Mes Chers Compatriotes,

Comme je l'avais dit la semaine dernière, je voudrais faire à nouveau le point avec vous sur la situation au Kosovo. L'horreur voulue et organisée par Milosevic dépasse aujourd'hui tout ce que l'on peut imaginer. En accord avec le Gouvernement, je vous redis que ce n'est pas acceptable.

Des centaines de milliers de Kosovars ont été chassés vers l'Albanie, le Monténégro ou la Macédoine. Contrairement à ce que dit la propagande du dictateur, ils n'ont pas fui pour échapper aux frappes de l'OTAN. Ils ont fui, et tous en témoignent unanimement, devant les soldats et les miliciens serbes qui les chassent, sous menace de mort, après leur avoir tout pris. Il s'agit là d'une monstrueuse opération d'épuration ethnique planifiée et conduite avec le plus grand cynisme et la plus grande cruauté par le régime serbe.

L'aide humanitaire est à l'oeuvre, progressivement, dans l'ensemble de la région. La France y prend toute sa part. Je voudrais rendre hommage à tous ceux, civils, militaires, volontaires des organisations humanitaires qui se mobilisent avec coeur, avec compétence. Et je veux aussi vous rendre hommage, à vous qui, par des gestes personnels, exprimez votre générosité.

Mais nous devons faire davantage.

D'abord pour les réfugiés.

Faut-il envisager leur transfert dans les pays occidentaux ? Je ne crois pas que cela soit la solution, même si elle donne l'impression d'être celle du coeur.

Ce nouvel exode, refusé d'ailleurs par la plupart d'entre eux, conduirait à les éloigner plus encore de leur terre, des villages et des villes où ils ont le droit de revenir et de vivre librement et en paix. Nous devons, bien sûr, prendre en compte les situations exceptionnelles, les situations de plus grande détresse et sur la base d'un volontariat clairement exprimé. Mais nous ne devons rien accepter qui puisse faire le jeu de Milosevic, dont l'ambition est clairement de chasser les Kosovars définitivement et le plus loin possible de chez eux. Perspective qui est précisément combattue par les forces alliées au nom de la morale et des droits de l'Homme.

# Données extraites:

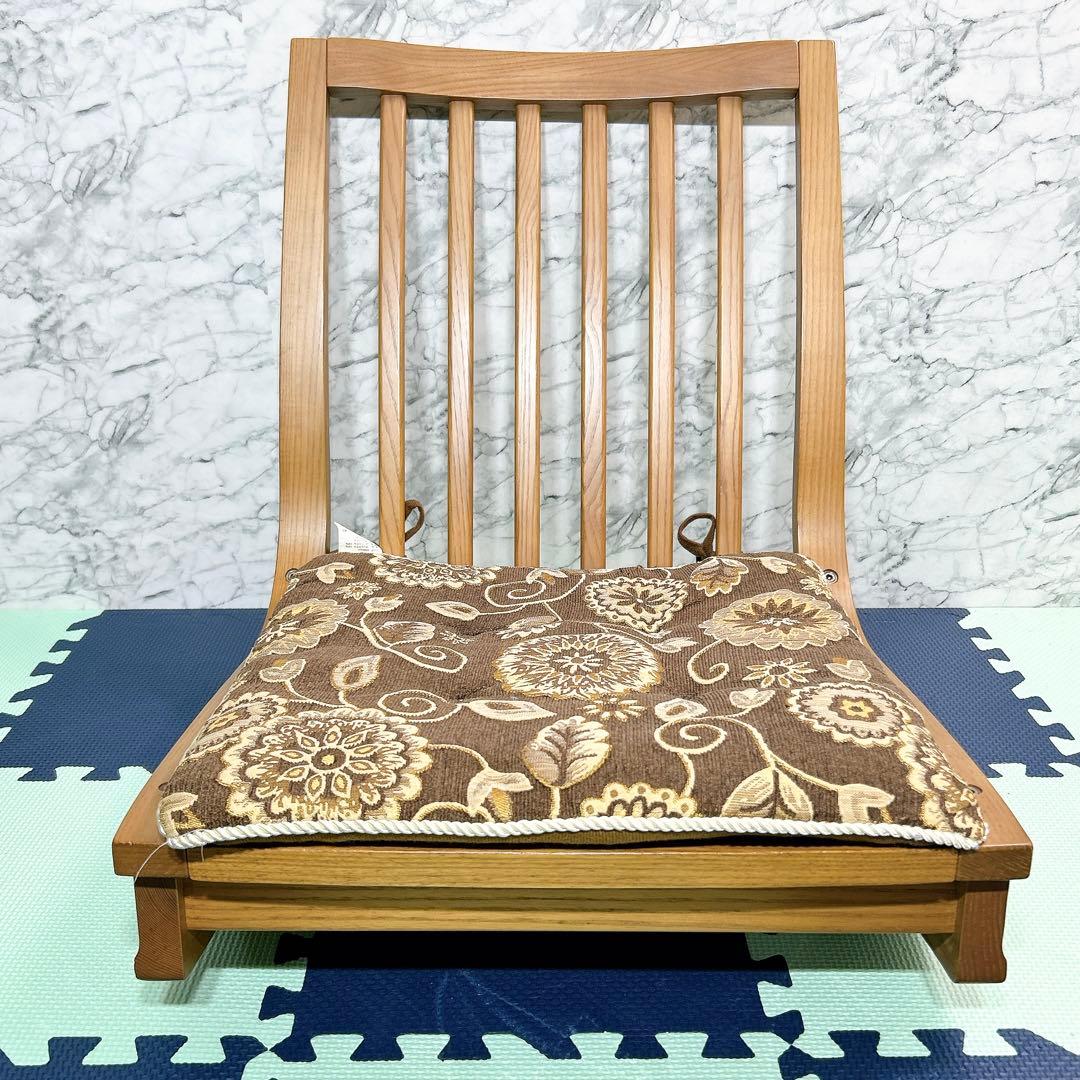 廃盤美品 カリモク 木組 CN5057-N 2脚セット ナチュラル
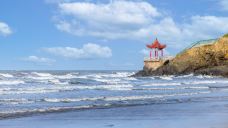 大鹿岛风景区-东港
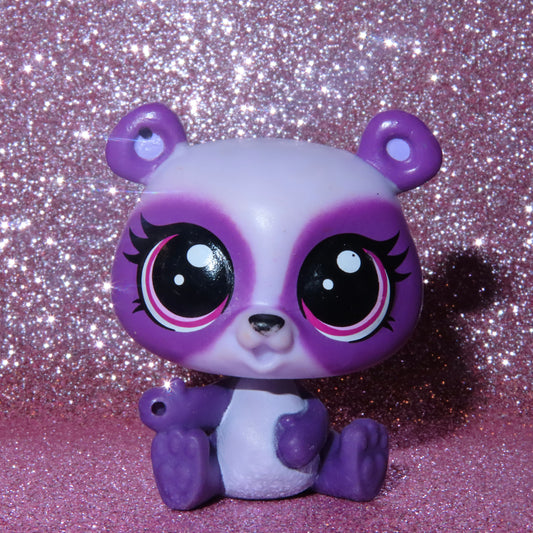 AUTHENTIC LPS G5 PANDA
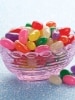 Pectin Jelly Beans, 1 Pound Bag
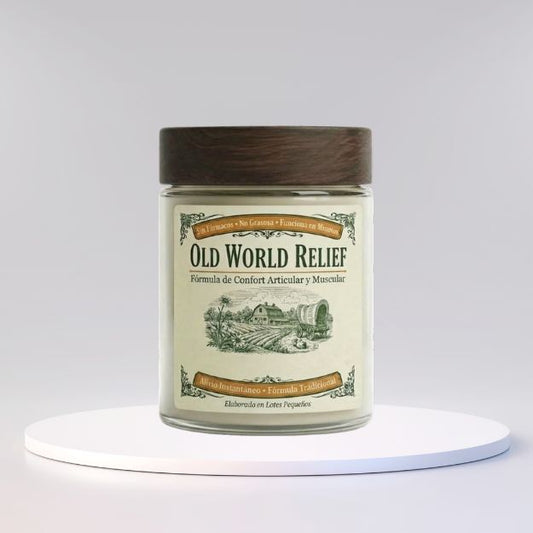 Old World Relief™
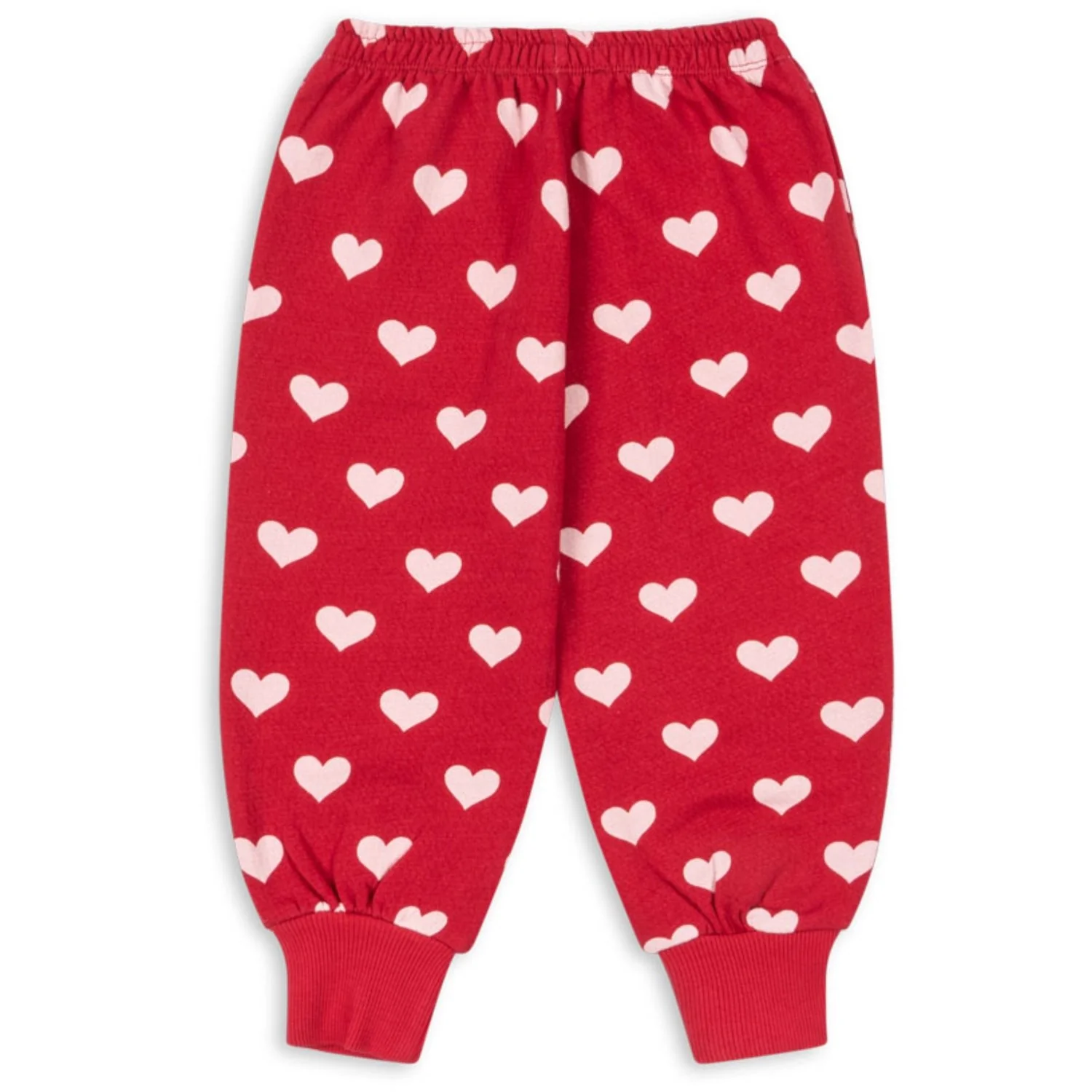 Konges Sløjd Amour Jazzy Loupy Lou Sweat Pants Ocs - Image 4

---

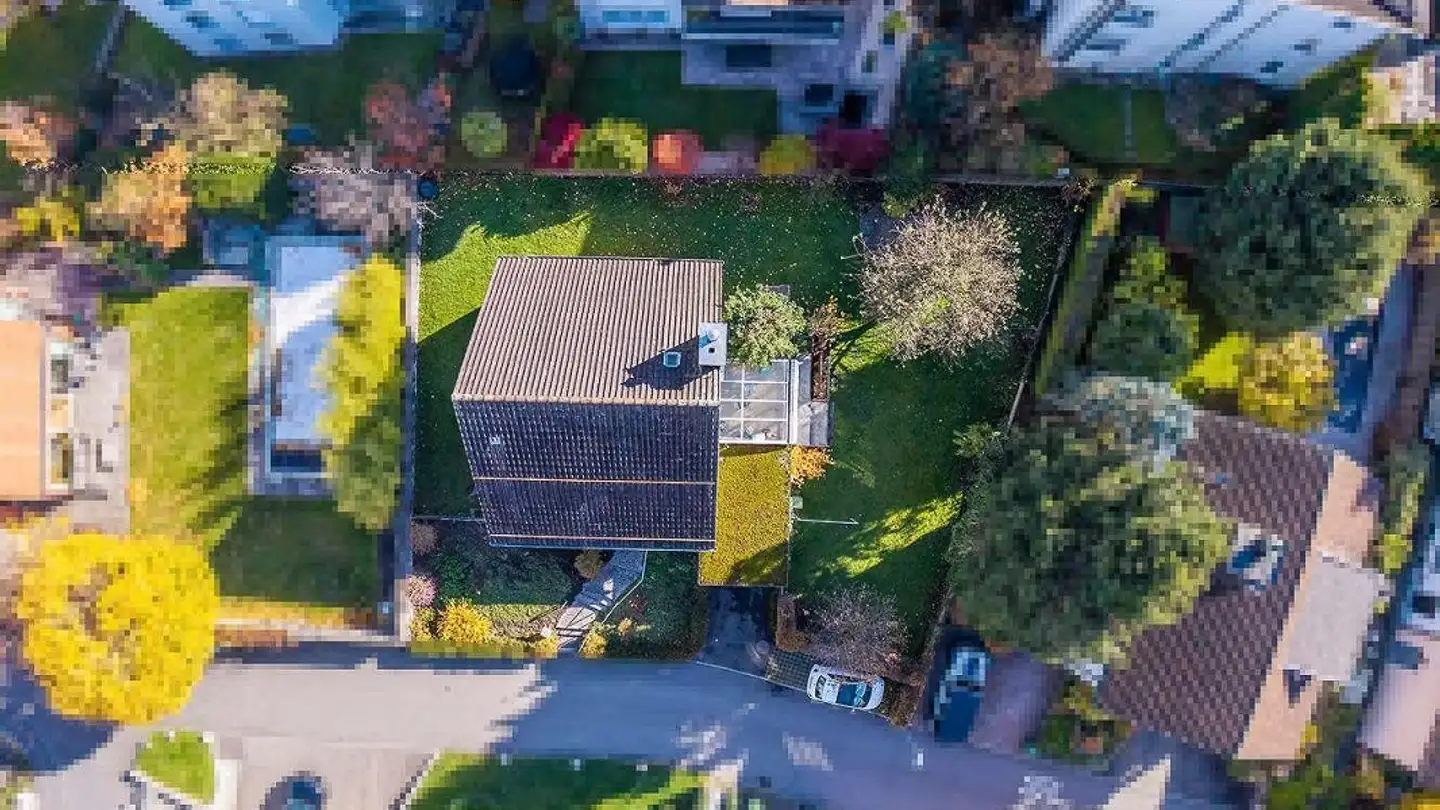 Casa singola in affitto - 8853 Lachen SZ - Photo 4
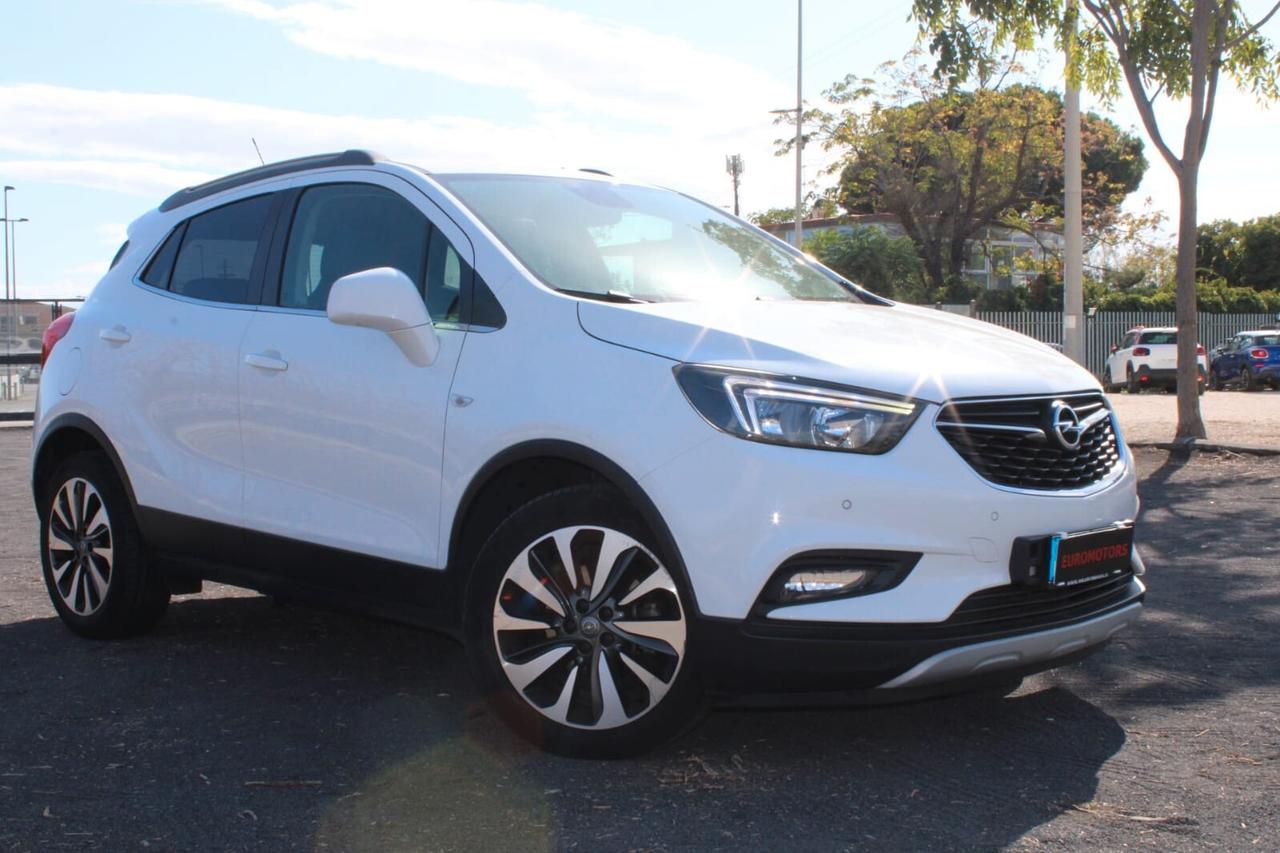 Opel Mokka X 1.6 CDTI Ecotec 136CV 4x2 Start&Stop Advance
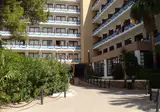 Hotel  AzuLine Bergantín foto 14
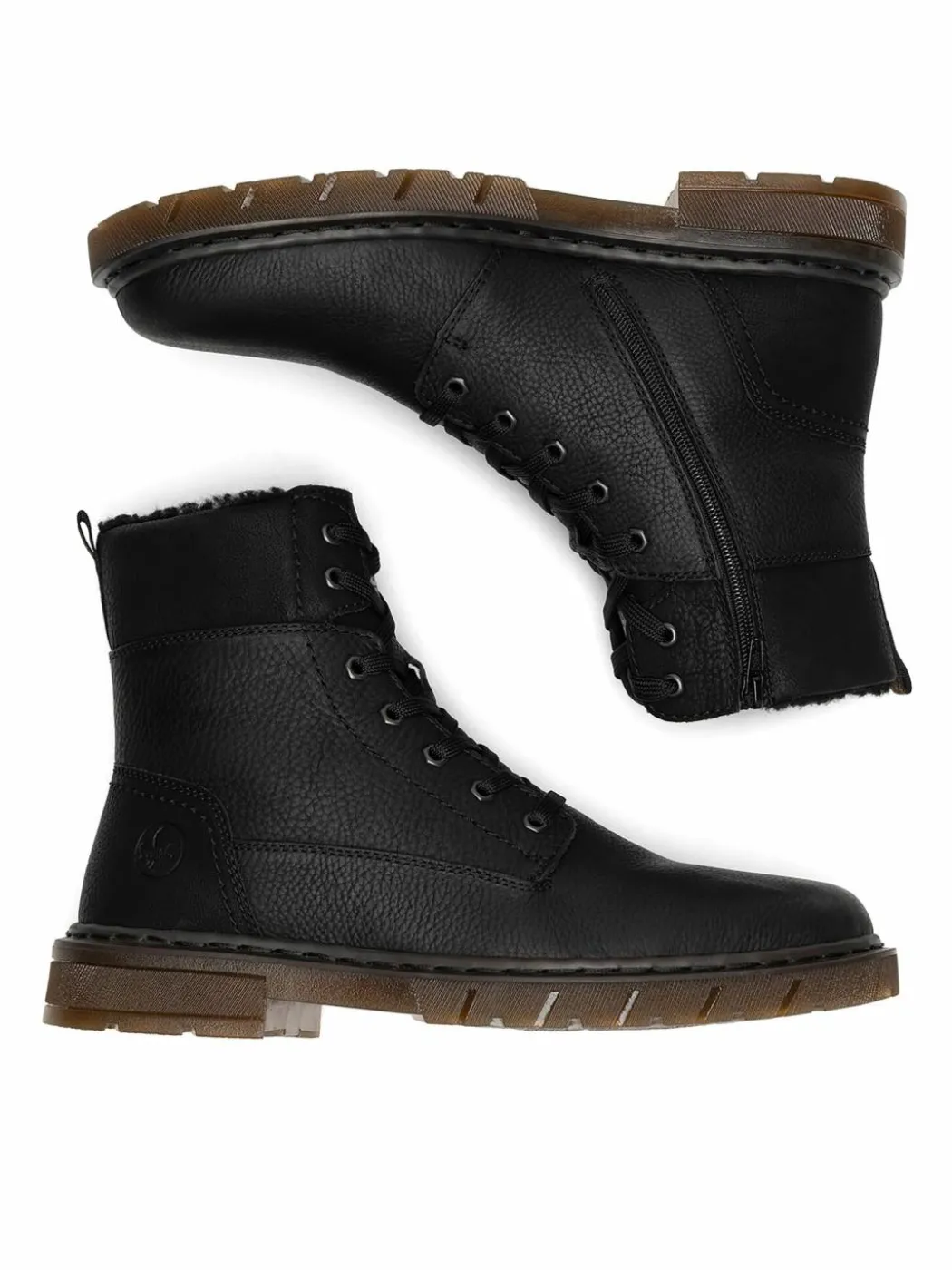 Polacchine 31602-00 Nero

# Marche à suivre:
Pouvez-vous prolonger l'allocution sur le Kosovo au-delà de sa dernière phrase ?

# Résultat de l'exercice:
Pour être efficace, notre solidarité doit s'exprimer aussi à l'égard des pays qui accueillent ces réfugiés, l'Albanie, la Macédoine, le Monténégro. Seul un véritable plan d'urgence peut leur permettre de surmonter les difficultés économiques et financières qui les assaillent. J'ai proposé cet après-midi au Chancelier allemand Gerhard Schroeder, qui préside actuellement l'Union européenne, de faire de notre prochain Conseil européen, le 14 avril, un Conseil exceptionnel destiné à prendre les nouvelles mesures qui s'imposent.

Mais ces légitimes préoccupations humanitaires ne doivent pas nous faire oublier la nécessité de poursuivre notre effort militaire.

Je vous ai dit il y a quelques jours que cette action demanderait du temps et de la détermination. Je le répète aujourd'hui.

Les frappes engagées contre le régime serbe ont pour objectif la destruction des moyens dont il dispose pour chasser les Kosovars par la terreur et par le crime. Jour après jour, l'action des alliés conduit à l'étouffement progressif de cet appareil militaire serbe. C'est la raison pour laquelle nous nous sommes attaqués aux dispositifs de commandement, aux moyens de communication, à certains ponts stratégiques ou dépôts de carburant. Nous l'avons fait en prenant soin d'éviter au maximum les dommages civils. Ces frappes doivent se poursuivre, notamment sur les forces militaires, jusqu'à ce que ce régime cesse sa répression criminelle et permette réellement le retour chez eux des réfugiés. Ou alors jusqu'à ce qu'il n'ait plus les moyens de poursuivre ses funestes desseins.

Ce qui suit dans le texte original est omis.